::: GIVEN TEXT :::

But in today’s global economic environment, companies shop the world looking for the best locations to invest.
The nations with the strongest digital, physical and scientific infrastructures, access to pools of skilled talent, reasonable corporate tax rates and incentives for investment will be the nations that win this race.
And while the United States technically can’t go out of business like Woolworth’s, it can — and is — losing significant amounts of “market share.” The result is stagnant job growth, slow productivity growth and growing income inequality.
Yet amazingly, at a time when concerned citizens should be issuing a clarion call for action to address this growing crisis, too many U.S. pundits claim that all is well.
Some point to the fact that the United States is second only to China in inward foreign direct investment (FDI). But this misses the reality that in 2008 just 7% of that FDI went to establish a new factory or office. The rest went to buying U.S. firms.
Others claim—with no evidence, at least from the trade statistics—that domestic manufacturing is experiencing a renaissance.
Stories abound regarding the reshoring phenomenon and the news that Apple is moving some production back to the United States.
More equitable wage rates, cheaper energy and superior American “know how” are cited as signs that we as a nation are competitive again.
However, these stories fail to note that the U.S. trade deficit in goods the past two years amounts to negative $727 billion — and negative $7 trillion over the past decade.
Worse, numerous studies find that the vast majority of corporate location decisions are favoring foreign countries over domestic locations.
For example, a 2012 study by the Harvard Business School found that the United States loses to other countries two out of every three times it competes for a company’s investment in R&D or production facilities.
That, in part, explains why U.S.-headquartered manufacturing multinationals are favoring foreign over domestic investments.
In 2000, those firms invested 33 cents overseas for every dollar invested domestically. The ratio was over double that (71 cents) invested overseas in 2009.
Some argue that it doesn’t matter if manufacturing moves overseas. R&D and “innovation,” they say, will always stay here. Wish it were so.
From 1998 to 2007, foreign R&D investment by American corporations increased more than two and a half times as fast as all corporate R&D investment in the United States.
In addition, foreign nations — from the European Union to India to China — are now investing hundreds of billions in R&D and technology transfer programs to further attract global investment.
Others have claimed that instead of manufacturing we should focus on the service economy. They see this as providing “clean,” well paying jobs that are a positive alternative to the “dirty” industry jobs of the past.

::: GIVEN RECORDS :::

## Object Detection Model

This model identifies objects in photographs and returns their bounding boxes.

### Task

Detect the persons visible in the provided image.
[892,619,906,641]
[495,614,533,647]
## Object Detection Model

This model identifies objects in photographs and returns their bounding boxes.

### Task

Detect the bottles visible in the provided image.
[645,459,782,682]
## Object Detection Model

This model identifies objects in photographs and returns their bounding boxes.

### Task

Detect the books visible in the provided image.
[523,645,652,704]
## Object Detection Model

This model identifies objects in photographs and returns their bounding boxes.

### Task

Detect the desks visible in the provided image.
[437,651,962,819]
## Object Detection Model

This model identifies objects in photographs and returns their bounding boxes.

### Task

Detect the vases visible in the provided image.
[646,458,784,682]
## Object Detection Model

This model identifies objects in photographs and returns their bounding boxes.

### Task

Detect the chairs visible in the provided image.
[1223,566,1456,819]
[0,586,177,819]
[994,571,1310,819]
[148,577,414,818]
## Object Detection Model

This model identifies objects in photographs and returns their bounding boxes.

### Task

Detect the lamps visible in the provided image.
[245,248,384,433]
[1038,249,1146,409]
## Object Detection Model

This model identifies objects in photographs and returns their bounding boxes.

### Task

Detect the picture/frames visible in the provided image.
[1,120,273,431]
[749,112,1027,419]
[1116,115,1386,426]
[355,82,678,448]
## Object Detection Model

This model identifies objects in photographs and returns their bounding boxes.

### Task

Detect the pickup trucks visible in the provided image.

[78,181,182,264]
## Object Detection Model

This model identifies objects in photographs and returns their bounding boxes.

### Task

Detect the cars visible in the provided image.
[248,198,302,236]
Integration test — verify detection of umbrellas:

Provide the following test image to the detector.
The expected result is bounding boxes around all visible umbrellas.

:::
::: GIVEN RECORDS :::

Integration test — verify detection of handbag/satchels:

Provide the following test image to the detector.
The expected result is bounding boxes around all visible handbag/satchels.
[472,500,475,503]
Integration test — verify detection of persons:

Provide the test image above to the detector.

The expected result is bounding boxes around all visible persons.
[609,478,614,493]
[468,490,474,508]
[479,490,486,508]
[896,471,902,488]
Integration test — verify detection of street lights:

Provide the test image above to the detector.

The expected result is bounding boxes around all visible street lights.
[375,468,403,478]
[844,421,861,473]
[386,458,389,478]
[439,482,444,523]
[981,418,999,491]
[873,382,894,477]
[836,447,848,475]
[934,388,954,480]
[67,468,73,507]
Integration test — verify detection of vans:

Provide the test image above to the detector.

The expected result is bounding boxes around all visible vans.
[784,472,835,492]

:::

▶ WORK TO BE COMPLETED
Answer these questions from the text on U.S. economic competitiveness:
1. What percentage of the foreign direct investment into the United States in 2008 went to establishing a new factory or office?
2. According to the 2012 Harvard Business School study, how often does the United States lose to other countries when it competes for a company's investment in R&D or production facilities?
3. How much did U.S.-headquartered manufacturing multinationals invest overseas in 2009 for every dollar they invested domestically?

▶ TASK OUTPUT
1. 7%
2. Two out of every three times
3. 71 cents